Applying Similarity Measures to Improve Query Expansion

Wajih A. Ghani A. Hussain

doi:10.24996/ijs.2021.62.6.31

Authors

Wajih A. Ghani A. Hussain Department of Computer Science, College of Science, University of Bagdad, Bagdad, Iraq

DOI:

https://doi.org/10.24996/ijs.2021.62.6.31

Keywords:

Information Retrieval, Query expansion, Data source search, Cosine Similarity, Jaccard Similarity

Abstract

The huge evolving in the information technologies, especially in the few last decades, has produced an increase in the volume of data on the World Wide Web, which is still growing significantly. Retrieving the relevant information on the Internet or any data source with a query created by a few words has become a big challenge. To override this, query expansion (QE) has an important function in improving the information retrieval (IR), where the original query of user is recreated to a new query by appending new related terms with the same importance. One of the problems of query expansion is the choosing of suitable terms. This problem leads to another challenge of how to retrieve the important documents with high precision, high recall, and high F measure. In this paper, we solve this problem through applying different similarity measures with the use of English WordNet. The obtained results proved that, with a suitable selection method, we are able to take advantage of English WordNet to improve the retrieval efficiency. The work proposed in this paper is extracting the terms from all the documents and query, then applying the following steps: preprocessing, expanding the query based on English WordNet, selecting the best terms, weighting of term, and finally using the cosine similarity and Jaccard similarity to obtain the relevant documents.

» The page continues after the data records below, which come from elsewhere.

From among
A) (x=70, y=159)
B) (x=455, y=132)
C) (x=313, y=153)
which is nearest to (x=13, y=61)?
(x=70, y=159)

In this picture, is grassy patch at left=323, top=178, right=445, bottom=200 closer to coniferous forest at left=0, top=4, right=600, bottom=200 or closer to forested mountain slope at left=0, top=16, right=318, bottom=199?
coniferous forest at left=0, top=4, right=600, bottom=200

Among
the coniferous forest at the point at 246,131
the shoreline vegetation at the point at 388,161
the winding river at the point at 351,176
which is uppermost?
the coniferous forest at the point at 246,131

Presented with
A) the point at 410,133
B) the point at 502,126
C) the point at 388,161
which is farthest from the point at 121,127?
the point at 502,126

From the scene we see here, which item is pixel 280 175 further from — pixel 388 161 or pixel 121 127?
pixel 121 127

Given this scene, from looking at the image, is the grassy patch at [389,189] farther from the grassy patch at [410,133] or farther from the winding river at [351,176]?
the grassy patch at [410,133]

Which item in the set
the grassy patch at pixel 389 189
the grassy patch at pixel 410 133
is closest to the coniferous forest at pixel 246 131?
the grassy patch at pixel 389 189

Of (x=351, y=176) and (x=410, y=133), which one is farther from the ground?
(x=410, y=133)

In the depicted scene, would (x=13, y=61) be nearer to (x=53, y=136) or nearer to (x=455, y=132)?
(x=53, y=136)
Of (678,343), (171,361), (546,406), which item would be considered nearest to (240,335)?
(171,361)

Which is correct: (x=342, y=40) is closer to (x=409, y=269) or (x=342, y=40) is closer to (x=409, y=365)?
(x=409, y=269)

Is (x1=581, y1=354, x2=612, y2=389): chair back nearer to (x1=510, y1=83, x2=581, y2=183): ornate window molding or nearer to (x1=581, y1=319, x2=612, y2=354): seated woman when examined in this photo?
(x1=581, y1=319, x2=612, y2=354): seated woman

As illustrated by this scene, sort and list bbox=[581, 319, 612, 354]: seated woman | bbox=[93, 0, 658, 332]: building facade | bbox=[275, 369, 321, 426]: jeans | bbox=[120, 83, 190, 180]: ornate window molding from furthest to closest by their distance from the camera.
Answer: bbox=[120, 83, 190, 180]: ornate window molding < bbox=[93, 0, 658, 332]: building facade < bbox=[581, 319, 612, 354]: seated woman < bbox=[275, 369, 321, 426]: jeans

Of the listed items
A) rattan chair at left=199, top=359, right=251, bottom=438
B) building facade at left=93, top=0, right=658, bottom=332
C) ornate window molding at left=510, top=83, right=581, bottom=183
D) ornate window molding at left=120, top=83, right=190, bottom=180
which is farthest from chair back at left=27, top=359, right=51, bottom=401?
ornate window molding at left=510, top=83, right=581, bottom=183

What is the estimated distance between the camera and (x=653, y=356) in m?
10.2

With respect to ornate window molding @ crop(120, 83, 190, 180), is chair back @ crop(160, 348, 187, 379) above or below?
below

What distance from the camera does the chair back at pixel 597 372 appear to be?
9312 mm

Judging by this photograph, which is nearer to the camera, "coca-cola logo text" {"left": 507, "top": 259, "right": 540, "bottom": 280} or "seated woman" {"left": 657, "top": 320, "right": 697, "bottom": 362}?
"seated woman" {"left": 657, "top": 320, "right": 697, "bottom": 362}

Our practical results were applied on the DUC2002 dataset that contains 559 documents distributed over several categories. The average precision of cosine (for random queries) = 100% whereas the average precision of Jaccard = 84.4 %, and the average recall of cosine = 86.8% whereas the average recall of Jaccard = 73.4%. The average f-measure of cosine = 92%, whereas the average f-measure of Jaccard = 76%.